A critical examination of government responses to the issue of teacher migration suggests that what is happening is recognised as a problem. However, it seems more value is placed on the prospect of securing income through remittances from the teachers who migrate than on attempting to stem the tide of teacher attrition from Jamaican classrooms. In practice, government policies seem to focus on replacing rather than retaining teachers to serve the education sector. According to Jamaica’s Migration Report (Thomas-Hope, Knight, & Noel, 2012, p. 57), policy responses to address ‘the problem of the outflow of high-level skills (“brain drain”) . . . have included bonding, increased training output and recruitment of workers from overseas’. Thus, for example, in 2016 reports of heavy losses of teachers spurred a debate about giving substantial salary increases to mathematics and science teachers to encourage them to stay. In response to protest from the teachers union (which objected to offering a raise to only mathematics and science teachers), the government backed down, opting instead to extend a previous initiative to fill existing shortages by offering scholarships to suitable persons in the field (Jamaica Cleaner, 2016b). This was done through a recruitment drive for mathematics and science teachers under a $13 million USD programme to provide 1,200 scholarships to pre- and in-service teachers by 2021. In 2017, 440 of these scholarships were awarded.

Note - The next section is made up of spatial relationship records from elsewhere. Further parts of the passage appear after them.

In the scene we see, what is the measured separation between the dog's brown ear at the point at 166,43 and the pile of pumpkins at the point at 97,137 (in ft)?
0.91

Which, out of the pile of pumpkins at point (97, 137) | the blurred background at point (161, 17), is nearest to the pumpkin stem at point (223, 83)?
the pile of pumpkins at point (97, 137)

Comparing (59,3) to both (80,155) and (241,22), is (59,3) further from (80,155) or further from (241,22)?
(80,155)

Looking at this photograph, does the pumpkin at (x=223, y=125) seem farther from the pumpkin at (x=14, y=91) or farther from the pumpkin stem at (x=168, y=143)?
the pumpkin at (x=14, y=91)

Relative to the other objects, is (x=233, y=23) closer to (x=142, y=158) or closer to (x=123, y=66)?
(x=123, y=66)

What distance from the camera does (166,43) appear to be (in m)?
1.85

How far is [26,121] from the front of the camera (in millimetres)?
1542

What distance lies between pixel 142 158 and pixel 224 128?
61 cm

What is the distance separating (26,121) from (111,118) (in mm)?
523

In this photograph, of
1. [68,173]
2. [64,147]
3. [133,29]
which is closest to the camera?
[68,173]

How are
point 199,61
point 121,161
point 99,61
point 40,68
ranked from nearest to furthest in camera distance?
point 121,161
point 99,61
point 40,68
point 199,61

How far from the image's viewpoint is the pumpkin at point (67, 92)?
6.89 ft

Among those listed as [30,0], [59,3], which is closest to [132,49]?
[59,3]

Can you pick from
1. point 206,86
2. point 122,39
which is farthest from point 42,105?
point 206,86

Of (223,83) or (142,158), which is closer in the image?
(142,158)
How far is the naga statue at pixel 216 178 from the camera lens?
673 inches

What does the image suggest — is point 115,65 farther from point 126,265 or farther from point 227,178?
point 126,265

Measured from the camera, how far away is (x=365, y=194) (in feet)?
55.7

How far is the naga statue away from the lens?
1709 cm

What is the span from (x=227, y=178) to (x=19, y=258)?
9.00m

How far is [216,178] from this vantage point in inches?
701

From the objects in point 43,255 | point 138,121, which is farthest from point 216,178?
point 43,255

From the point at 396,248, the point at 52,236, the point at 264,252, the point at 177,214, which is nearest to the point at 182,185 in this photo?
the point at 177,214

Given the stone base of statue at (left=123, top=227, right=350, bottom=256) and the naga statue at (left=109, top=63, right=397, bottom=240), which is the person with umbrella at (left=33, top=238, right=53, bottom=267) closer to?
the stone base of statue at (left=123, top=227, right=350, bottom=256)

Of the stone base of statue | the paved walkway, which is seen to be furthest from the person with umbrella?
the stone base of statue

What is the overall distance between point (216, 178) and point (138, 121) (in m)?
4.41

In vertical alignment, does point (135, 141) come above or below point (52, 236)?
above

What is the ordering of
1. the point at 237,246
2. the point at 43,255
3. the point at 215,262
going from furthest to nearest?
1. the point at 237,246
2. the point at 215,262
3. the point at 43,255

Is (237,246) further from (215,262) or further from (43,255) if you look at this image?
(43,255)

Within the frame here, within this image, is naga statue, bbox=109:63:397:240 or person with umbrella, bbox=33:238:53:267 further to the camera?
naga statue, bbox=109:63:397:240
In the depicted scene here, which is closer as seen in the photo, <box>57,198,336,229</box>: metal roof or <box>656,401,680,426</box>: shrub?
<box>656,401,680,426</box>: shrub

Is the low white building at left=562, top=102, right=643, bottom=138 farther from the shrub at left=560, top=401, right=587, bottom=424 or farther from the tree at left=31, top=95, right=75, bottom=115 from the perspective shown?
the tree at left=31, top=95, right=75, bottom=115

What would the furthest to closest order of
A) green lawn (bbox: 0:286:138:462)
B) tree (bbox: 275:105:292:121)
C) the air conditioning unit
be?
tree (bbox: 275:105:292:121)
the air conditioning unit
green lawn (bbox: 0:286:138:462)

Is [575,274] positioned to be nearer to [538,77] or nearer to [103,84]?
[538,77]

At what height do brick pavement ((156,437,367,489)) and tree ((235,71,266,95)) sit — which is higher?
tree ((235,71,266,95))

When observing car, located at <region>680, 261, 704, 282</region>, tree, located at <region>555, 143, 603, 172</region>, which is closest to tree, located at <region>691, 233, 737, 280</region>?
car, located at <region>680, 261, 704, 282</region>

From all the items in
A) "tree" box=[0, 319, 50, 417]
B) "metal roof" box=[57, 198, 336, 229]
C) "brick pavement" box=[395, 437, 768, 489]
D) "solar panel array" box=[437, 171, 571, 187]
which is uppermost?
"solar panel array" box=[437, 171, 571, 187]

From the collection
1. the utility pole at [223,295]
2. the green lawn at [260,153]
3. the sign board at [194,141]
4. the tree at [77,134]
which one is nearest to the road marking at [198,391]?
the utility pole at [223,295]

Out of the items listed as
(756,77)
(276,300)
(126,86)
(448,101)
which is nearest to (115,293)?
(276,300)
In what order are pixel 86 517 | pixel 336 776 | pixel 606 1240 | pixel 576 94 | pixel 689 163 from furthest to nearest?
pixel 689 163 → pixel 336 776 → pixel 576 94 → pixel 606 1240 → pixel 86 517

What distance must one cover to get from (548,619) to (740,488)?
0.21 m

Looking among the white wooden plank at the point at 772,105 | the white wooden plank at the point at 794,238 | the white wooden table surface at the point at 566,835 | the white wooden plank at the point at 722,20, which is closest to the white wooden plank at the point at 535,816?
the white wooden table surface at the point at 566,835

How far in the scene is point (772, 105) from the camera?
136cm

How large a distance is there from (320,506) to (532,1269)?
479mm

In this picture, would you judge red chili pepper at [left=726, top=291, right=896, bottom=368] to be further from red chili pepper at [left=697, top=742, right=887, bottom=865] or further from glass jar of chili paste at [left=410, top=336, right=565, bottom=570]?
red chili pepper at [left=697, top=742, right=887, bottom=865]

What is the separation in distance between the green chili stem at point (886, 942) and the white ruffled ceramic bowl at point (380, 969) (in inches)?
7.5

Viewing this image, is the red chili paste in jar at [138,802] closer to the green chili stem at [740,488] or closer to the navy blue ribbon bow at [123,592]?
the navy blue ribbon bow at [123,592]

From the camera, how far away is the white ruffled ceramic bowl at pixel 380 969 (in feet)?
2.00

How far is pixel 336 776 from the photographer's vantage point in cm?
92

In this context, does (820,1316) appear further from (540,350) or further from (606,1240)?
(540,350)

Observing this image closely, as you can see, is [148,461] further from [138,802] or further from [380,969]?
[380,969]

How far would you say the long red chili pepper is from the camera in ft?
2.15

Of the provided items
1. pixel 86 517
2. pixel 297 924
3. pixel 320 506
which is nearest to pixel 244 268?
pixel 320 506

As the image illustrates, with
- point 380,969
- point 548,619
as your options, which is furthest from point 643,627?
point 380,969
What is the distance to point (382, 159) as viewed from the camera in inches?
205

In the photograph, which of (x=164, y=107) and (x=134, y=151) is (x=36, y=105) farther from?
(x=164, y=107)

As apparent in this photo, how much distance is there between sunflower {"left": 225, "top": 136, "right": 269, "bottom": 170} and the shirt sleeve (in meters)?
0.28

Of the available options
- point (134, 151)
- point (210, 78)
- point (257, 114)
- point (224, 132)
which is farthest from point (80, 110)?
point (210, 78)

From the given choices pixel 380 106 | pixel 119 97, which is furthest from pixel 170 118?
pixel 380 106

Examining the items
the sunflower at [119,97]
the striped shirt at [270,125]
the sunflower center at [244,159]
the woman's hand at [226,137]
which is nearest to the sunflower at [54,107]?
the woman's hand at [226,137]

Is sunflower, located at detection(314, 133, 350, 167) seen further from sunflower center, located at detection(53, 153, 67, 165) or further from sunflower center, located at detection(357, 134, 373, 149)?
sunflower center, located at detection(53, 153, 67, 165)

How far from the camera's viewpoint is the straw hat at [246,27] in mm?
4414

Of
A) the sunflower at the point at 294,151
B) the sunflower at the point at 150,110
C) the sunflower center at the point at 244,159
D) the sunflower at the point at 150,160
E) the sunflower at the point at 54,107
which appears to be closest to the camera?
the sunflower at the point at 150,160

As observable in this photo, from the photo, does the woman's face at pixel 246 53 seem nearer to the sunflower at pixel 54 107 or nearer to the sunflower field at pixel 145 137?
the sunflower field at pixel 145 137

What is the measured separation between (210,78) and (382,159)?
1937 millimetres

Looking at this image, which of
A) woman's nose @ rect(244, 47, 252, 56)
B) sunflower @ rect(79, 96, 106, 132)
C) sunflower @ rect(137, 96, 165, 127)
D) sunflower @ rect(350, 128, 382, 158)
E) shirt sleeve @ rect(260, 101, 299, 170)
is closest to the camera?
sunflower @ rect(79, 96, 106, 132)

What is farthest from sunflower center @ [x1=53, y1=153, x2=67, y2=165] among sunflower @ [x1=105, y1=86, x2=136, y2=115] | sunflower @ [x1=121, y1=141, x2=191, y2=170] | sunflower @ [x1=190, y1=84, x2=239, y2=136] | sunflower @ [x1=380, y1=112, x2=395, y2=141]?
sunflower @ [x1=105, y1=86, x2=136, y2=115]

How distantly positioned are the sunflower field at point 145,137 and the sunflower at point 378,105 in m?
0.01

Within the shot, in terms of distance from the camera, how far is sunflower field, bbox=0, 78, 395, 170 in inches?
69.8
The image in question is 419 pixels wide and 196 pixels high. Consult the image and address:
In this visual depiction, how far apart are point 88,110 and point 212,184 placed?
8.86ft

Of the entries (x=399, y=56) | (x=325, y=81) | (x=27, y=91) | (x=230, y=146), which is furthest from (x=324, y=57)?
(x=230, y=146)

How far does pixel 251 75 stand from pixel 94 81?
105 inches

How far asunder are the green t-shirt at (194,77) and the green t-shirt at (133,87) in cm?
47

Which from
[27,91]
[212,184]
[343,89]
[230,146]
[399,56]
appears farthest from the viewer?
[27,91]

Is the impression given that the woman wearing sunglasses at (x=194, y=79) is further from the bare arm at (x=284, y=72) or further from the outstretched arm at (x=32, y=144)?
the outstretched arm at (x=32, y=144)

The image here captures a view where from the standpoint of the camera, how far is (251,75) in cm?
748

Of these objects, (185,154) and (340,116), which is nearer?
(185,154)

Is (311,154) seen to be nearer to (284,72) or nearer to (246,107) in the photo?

Successful candidates were to be bonded for service as teachers for five years (Buckley, 2016). As a stopgap, in 2017, the Ministry of Education trained and deployed 70 mathematics coaches and tutors to serve 4,000 students in 118
secondary schools until the newly trained teachers were ready for the classroom (Linton, 2017),
Other strategies to replace teachers have included recruitment of retired teachers and teachers from overseas. Thus, since 1997, 72 teachers have been recruited from Cuba to teach the sciences, Spanish and other subjects at primary, secondary and tertiary level. In 2016, the then Minister of Education even suggested a ‘quick fix’ of using technology, with strategies like flipped classrooms as possibilities for filling the gap left by migrating teachers (Wilson, 2016).